== REQUIRED ACTION ==
Extract the entries in their exact form.

[Opening MATERIAL TO PROCESS section]

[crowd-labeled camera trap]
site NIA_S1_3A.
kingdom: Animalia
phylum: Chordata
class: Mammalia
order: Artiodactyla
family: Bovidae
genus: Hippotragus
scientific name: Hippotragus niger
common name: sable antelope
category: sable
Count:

[Closing MATERIAL TO PROCESS section]

== THE COMPLETED TASK ==
[crowd-labeled camera trap]
site NIA_S1_3A.
kingdom: Animalia
phylum: Chordata
class: Mammalia
order: Artiodactyla
family: Bovidae
genus: Hippotragus
scientific name: Hippotragus niger
common name: sable antelope
category: sable
Count:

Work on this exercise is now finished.